[BEGIN Raw data]
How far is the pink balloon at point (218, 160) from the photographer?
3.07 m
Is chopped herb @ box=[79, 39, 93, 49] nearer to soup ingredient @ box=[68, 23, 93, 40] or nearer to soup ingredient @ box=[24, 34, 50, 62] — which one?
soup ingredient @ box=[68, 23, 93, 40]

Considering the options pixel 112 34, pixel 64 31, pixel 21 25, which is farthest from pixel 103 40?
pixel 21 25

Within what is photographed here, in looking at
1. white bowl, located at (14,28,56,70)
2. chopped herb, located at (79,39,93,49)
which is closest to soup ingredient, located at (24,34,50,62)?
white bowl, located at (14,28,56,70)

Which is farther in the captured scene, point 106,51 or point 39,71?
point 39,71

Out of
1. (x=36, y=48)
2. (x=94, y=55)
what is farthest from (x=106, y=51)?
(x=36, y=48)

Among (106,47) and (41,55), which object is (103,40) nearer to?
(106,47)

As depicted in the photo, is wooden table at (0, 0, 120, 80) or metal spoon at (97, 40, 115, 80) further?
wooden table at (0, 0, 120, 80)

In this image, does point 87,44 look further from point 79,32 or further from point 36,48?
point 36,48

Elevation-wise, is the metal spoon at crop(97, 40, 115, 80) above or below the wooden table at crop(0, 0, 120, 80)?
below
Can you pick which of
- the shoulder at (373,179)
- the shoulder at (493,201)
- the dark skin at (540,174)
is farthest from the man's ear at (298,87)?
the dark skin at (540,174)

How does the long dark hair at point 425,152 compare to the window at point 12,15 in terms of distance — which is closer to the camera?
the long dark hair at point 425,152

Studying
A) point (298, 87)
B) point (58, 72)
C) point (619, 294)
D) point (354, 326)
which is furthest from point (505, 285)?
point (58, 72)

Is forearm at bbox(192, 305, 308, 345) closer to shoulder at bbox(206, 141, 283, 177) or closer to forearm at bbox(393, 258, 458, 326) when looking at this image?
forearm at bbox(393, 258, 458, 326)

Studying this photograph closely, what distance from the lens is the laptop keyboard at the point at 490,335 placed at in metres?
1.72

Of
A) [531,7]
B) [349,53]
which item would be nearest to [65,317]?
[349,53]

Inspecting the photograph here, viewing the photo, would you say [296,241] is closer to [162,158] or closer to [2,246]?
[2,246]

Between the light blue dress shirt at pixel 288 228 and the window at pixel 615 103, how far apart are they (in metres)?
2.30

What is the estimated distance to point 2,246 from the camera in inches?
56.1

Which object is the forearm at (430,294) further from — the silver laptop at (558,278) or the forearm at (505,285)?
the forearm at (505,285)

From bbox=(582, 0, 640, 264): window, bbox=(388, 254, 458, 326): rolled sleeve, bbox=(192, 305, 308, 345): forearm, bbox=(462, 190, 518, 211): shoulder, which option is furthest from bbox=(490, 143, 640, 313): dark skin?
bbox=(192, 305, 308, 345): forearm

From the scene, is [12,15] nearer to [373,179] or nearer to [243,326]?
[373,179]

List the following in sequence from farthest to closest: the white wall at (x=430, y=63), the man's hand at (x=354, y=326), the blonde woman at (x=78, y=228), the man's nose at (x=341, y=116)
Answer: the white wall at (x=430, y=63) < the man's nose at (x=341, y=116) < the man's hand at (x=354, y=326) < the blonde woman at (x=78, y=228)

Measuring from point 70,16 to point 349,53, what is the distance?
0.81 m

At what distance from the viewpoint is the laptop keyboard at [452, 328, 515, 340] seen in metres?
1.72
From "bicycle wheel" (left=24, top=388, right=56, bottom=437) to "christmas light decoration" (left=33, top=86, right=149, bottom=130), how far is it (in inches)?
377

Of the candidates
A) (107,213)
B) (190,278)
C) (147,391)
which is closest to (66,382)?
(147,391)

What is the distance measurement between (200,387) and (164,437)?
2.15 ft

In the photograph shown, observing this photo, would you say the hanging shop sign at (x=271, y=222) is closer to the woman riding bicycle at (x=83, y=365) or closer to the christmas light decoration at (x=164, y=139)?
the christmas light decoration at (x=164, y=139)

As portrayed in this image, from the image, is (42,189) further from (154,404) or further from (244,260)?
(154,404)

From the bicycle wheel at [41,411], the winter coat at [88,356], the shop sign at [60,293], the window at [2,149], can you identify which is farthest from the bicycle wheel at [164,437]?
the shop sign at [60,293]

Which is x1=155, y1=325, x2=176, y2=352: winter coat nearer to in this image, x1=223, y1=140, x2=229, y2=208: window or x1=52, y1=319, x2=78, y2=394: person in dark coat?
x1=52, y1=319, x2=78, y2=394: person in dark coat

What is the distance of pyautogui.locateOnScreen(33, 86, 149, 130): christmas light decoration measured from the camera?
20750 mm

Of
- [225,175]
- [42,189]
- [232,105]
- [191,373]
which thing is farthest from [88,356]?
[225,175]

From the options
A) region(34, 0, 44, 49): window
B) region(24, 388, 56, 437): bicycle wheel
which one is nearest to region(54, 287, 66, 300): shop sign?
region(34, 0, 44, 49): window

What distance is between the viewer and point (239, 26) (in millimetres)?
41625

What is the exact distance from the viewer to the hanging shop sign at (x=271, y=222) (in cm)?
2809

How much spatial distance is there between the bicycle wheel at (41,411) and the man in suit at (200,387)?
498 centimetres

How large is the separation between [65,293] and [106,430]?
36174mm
[END Raw data]
Exercise instructions — Reproduce everything from the line containing "How much spatial" down to the end of the data, renaming "bicycle wheel" to "bike wheel" and leaving all else unchanged.

Answer to this task —
How much spatial distance is there between the bike wheel at (41,411) and the man in suit at (200,387)?
498 centimetres

How large is the separation between [65,293] and [106,430]?
36174mm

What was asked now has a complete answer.